# Start of EXTRACTED RECORDS

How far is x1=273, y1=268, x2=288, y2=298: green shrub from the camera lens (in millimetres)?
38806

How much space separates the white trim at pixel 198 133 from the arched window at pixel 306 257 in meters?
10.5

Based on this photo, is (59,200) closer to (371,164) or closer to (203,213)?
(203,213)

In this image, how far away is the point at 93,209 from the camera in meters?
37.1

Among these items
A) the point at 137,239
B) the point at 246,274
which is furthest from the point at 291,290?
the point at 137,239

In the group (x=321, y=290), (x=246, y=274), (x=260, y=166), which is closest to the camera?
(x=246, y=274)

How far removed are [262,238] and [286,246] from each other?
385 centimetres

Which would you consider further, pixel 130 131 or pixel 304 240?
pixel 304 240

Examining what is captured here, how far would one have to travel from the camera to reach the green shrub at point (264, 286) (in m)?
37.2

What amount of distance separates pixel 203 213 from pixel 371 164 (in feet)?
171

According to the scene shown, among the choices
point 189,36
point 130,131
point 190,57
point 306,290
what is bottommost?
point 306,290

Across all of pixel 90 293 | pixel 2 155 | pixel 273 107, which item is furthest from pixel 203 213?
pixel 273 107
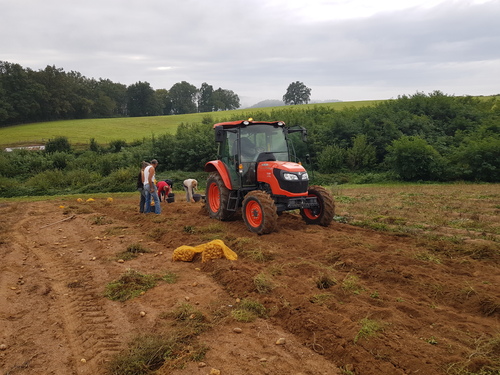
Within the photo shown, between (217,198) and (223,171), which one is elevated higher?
(223,171)

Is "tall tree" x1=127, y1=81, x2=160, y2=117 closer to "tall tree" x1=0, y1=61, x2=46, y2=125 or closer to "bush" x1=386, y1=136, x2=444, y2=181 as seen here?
"tall tree" x1=0, y1=61, x2=46, y2=125

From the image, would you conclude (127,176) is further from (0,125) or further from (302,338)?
(0,125)

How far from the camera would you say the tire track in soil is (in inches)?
150

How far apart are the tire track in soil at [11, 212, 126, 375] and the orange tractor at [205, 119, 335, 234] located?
11.5ft

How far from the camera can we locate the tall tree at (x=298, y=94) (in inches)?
3270

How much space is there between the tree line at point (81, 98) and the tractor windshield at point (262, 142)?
50444mm

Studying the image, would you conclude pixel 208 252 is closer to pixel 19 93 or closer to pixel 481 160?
pixel 481 160

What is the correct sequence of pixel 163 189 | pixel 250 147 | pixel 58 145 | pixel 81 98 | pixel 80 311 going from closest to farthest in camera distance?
pixel 80 311
pixel 250 147
pixel 163 189
pixel 58 145
pixel 81 98

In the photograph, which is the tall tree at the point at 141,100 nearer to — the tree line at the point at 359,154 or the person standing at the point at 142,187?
the tree line at the point at 359,154

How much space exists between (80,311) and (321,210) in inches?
224

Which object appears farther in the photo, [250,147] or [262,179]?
[250,147]

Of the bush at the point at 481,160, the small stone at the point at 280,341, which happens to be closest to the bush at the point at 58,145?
the bush at the point at 481,160

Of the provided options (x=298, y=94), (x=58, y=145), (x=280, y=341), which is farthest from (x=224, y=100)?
(x=280, y=341)

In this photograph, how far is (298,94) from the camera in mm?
83750
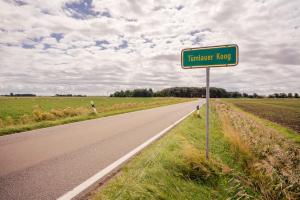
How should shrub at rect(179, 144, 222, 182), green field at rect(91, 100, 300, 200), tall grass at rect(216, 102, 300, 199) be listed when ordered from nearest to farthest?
1. green field at rect(91, 100, 300, 200)
2. tall grass at rect(216, 102, 300, 199)
3. shrub at rect(179, 144, 222, 182)

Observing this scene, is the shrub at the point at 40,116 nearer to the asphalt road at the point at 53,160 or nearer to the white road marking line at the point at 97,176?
the asphalt road at the point at 53,160

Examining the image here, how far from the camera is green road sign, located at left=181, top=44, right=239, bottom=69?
4.95 m

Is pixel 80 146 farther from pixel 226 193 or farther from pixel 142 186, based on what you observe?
pixel 226 193

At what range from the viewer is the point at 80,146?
23.0ft

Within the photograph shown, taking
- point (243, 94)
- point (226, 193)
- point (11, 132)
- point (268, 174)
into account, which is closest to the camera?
point (226, 193)

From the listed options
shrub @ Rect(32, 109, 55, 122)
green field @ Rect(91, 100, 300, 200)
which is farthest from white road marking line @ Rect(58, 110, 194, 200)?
shrub @ Rect(32, 109, 55, 122)

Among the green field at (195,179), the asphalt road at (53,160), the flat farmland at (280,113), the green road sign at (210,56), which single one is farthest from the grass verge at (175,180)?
the flat farmland at (280,113)

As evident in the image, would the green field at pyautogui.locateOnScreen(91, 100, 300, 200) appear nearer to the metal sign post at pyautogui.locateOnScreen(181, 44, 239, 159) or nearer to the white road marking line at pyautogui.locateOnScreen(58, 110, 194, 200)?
the white road marking line at pyautogui.locateOnScreen(58, 110, 194, 200)

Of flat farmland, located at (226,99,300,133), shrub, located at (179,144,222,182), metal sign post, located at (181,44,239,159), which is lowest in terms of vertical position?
flat farmland, located at (226,99,300,133)

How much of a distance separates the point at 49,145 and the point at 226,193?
5.16 meters

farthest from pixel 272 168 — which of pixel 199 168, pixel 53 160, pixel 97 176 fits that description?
pixel 53 160

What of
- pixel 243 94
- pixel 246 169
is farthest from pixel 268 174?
pixel 243 94

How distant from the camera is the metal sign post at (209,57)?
4949mm

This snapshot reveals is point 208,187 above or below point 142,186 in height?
below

# End of EXTRACTED RECORDS

=== EXERCISE ===
Retype every item above word for word, and leave the pictures out of your copy.

=== CORRECT ANSWER ===
How far is x1=273, y1=268, x2=288, y2=298: green shrub from the camera lens (in millimetres)?
38806

How much space separates the white trim at pixel 198 133 from the arched window at pixel 306 257 in meters?
10.5

Based on this photo, is (59,200) closer to (371,164) or closer to (203,213)?
(203,213)

In this image, how far away is the point at 93,209 from the camera in meters?
37.1

Among these items
A) the point at 137,239
B) the point at 246,274
which is furthest from the point at 291,290?
the point at 137,239

In the group (x=321, y=290), (x=246, y=274), (x=260, y=166), which is closest to the camera?
(x=246, y=274)

How far removed are [262,238] and [286,246] from each other?
385 centimetres

Which would you consider further, pixel 130 131 or pixel 304 240?
pixel 304 240

Examining what is captured here, how far would one have to travel from the camera to reach the green shrub at point (264, 286) (in m)?
37.2

What amount of distance separates pixel 203 213 from pixel 371 164 (in feet)?
171

According to the scene shown, among the choices
point 189,36
point 130,131
point 190,57
point 306,290
what is bottommost?
point 306,290

Across all of pixel 90 293 | pixel 2 155 | pixel 273 107, which item is furthest from pixel 203 213?
pixel 273 107
Within the photo shown, between (217,198) and (223,171), which one is elevated higher?
(223,171)

Is "tall tree" x1=127, y1=81, x2=160, y2=117 closer to "tall tree" x1=0, y1=61, x2=46, y2=125 or closer to "bush" x1=386, y1=136, x2=444, y2=181 as seen here?
"tall tree" x1=0, y1=61, x2=46, y2=125

From the image, would you conclude (127,176) is further from (0,125) or further from (302,338)?
(0,125)

How far from the camera would you say the tire track in soil is (in inches)?
150

How far apart are the tire track in soil at [11, 212, 126, 375] and the orange tractor at [205, 119, 335, 234] located?
11.5ft

How far from the camera can we locate the tall tree at (x=298, y=94) (in inches)?
3270

How much space is there between the tree line at point (81, 98) and the tractor windshield at point (262, 142)?
50444mm

Studying the image, would you conclude pixel 208 252 is closer to pixel 19 93 or closer to pixel 481 160?
pixel 481 160

What is the correct sequence of pixel 163 189 | pixel 250 147 | pixel 58 145 | pixel 81 98 | pixel 80 311 going from closest to farthest in camera distance?
pixel 80 311
pixel 250 147
pixel 163 189
pixel 58 145
pixel 81 98

In the photograph, which is the tall tree at the point at 141,100 nearer to — the tree line at the point at 359,154 or the person standing at the point at 142,187?
the tree line at the point at 359,154

How much space exists between (80,311) and (321,210) in inches?
224

Which object appears farther in the photo, [250,147] or [262,179]?
[250,147]

Of the bush at the point at 481,160, the small stone at the point at 280,341, which happens to be closest to the bush at the point at 58,145?
the bush at the point at 481,160

Of the provided options (x=298, y=94), (x=58, y=145), (x=280, y=341), which is farthest from (x=224, y=100)?
(x=280, y=341)

In this photograph, how far is (298,94) from the camera in mm?
83750
How should shrub at rect(179, 144, 222, 182), green field at rect(91, 100, 300, 200), tall grass at rect(216, 102, 300, 199) be listed when ordered from nearest to farthest?
1. green field at rect(91, 100, 300, 200)
2. tall grass at rect(216, 102, 300, 199)
3. shrub at rect(179, 144, 222, 182)

Observing this scene, is the shrub at the point at 40,116 nearer to the asphalt road at the point at 53,160 or nearer to the white road marking line at the point at 97,176?
the asphalt road at the point at 53,160

Examining the image here, how far from the camera is green road sign, located at left=181, top=44, right=239, bottom=69?
4.95 m

Is pixel 80 146 farther from pixel 226 193 or farther from pixel 142 186, based on what you observe?
pixel 226 193

At what range from the viewer is the point at 80,146?
23.0ft

Within the photograph shown, taking
- point (243, 94)
- point (226, 193)
- point (11, 132)
- point (268, 174)
into account, which is closest to the camera?
point (226, 193)

From the listed options
shrub @ Rect(32, 109, 55, 122)
green field @ Rect(91, 100, 300, 200)
which is farthest from white road marking line @ Rect(58, 110, 194, 200)?
shrub @ Rect(32, 109, 55, 122)

Among the green field at (195,179), the asphalt road at (53,160), the flat farmland at (280,113), the green road sign at (210,56), which single one is farthest from the grass verge at (175,180)?
the flat farmland at (280,113)

As evident in the image, would the green field at pyautogui.locateOnScreen(91, 100, 300, 200) appear nearer to the metal sign post at pyautogui.locateOnScreen(181, 44, 239, 159) or nearer to the white road marking line at pyautogui.locateOnScreen(58, 110, 194, 200)?
the white road marking line at pyautogui.locateOnScreen(58, 110, 194, 200)

Of flat farmland, located at (226,99,300,133), shrub, located at (179,144,222,182), metal sign post, located at (181,44,239,159), which is lowest in terms of vertical position?
flat farmland, located at (226,99,300,133)

How much of a distance separates the point at 49,145 and the point at 226,193?
5.16 meters

farthest from pixel 272 168 — which of pixel 199 168, pixel 53 160, pixel 97 176 fits that description?
pixel 53 160

What of
- pixel 243 94
- pixel 246 169
is farthest from pixel 268 174?
pixel 243 94

How distant from the camera is the metal sign post at (209,57)?
4949mm

This snapshot reveals is point 208,187 above or below point 142,186 in height?
below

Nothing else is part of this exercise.